In a September 2002 meeting, the panel came to the same conclusion about RCTs, but amended the recommended endpoints to stroke and death at two years.
NMT and AGA are not the first to complain about the difficulty of enrolling a Web-educated public in a clinical study control arm.
In a Feb. 22 meeting of the orthopedic and rehabilitative devices advisory committee, the Corin Group (Cirincester, UK) expressed the same frustration regarding its trial for the Cormet 2000 hip resurfacing system (Medical Device Daily, Feb. 26).

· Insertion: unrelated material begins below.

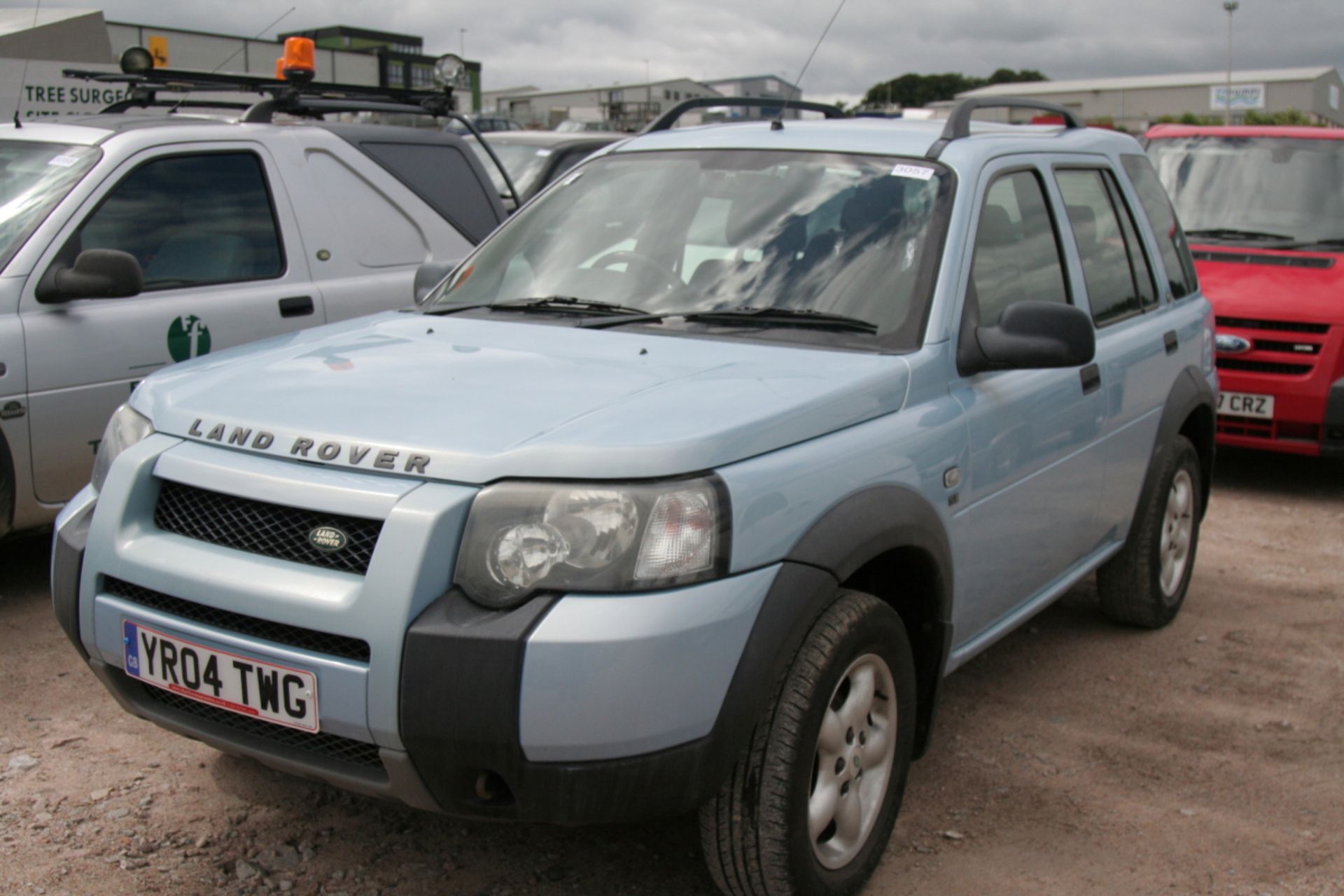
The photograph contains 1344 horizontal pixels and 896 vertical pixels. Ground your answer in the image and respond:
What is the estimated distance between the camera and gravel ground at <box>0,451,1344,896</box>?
3.11m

That panel recommended that FDA give the Cormet the nod, with panelists acknowledging this difficult “reality” of modern clinical trial conduct.
Of the ongoing efforts to roll out Phase III trials with controls, Buckley remarked that “enrollment in those studies has been very slow,” in part because patients want to close the PFO.
Buckley said that another factor is that the use of warfarin is “incompatible with the active lifestyle of younger patients.” Other factors include physician bias, which may be the predilection of interventionists to intervene, and the use of other devices on an off-label basis.
The devices most commonly used for PFO include those to treat atrial and ventricular septal defects.
Billy Dunn, a stroke neurologist at the Center for Drug Evaluation and Review, referred to the uncertainty of the connection between PFO and stroke in noting that between 35% and 40% of ischemic strokes in adults younger than 55 are of unknown origin, or cryptogenic. He noted that the “prevalence of PFO is higher in individuals with cryptogenic stroke than in individuals with a stroke of a known cause,” but medical science has yet to discern whether “other co-variates may account” for this artifact.
Regarding the hypothesized connection between PFO and stroke, Dunn remarked that the relationship “is uncertain and, as you can see, the data are somewhat conflicted.”
During the public hearing, Steven Kittner, MD, speaking on behalf of the American Academy of Neurology (St. Paul, Minnesota), disclosed that he is a site principal investigator for one of the trials, and he opposed the petition.
He argued that off-label use to treat PFO “is really the big gorilla in the room,” and that while FDA has no way to control off-label use, the Centers for Medicare & Medicaid Services’ reimbursement mechanism “would be a way to move these trials forward,” presumably a reference to the coverage with evidence development mechanism now in use at CMS.
Larry Latson, MD, director of the pediatric and congenital cardiac catheterization lab at the Cleveland Clinic (Cleveland), explained that “after strokes, patients are terribly frightened” and “basic personality traits dictate that they don’t want to give up control.”
The typical patient does not want invasive procedure unless the doctor can guarantee the outcome and only if there is no alternative, but most patients also prefer to avoid a lifetime drug regime. Attitudes toward medications “often do change over time with poor experiences,” and patients see closing the hole as a desirable alternative “if the procedure is not too bad,” according to Latson.
The fact that the PFO closure procedure can be done as an outpatient procedure lowers the resistance.
The panel discussed the possibility of the sponsors pooling their controls, but the counter-arguments included the contorted mathematical adjustments needed to make sense of the data, due ot the different approaches to closing the PFO, and the inherent differences in efficacy and safety endpoints.
Panelist Richard Ringel, MD, an associate professor of cardiology at Johns Hopkins University (Baltimore), said that off-label device use is necessary because in the world of pediatric cardiology, “we use devices that have never been in a randomized controlled trial and never will be.”
He was the sole member of the panel to advocate the non-RCT approach for this indication, but after the panel deliberated the questionable link between PFO and stroke, he joined the others in a unanimous vote to recommend that FDA maintain its requirement for RCTs.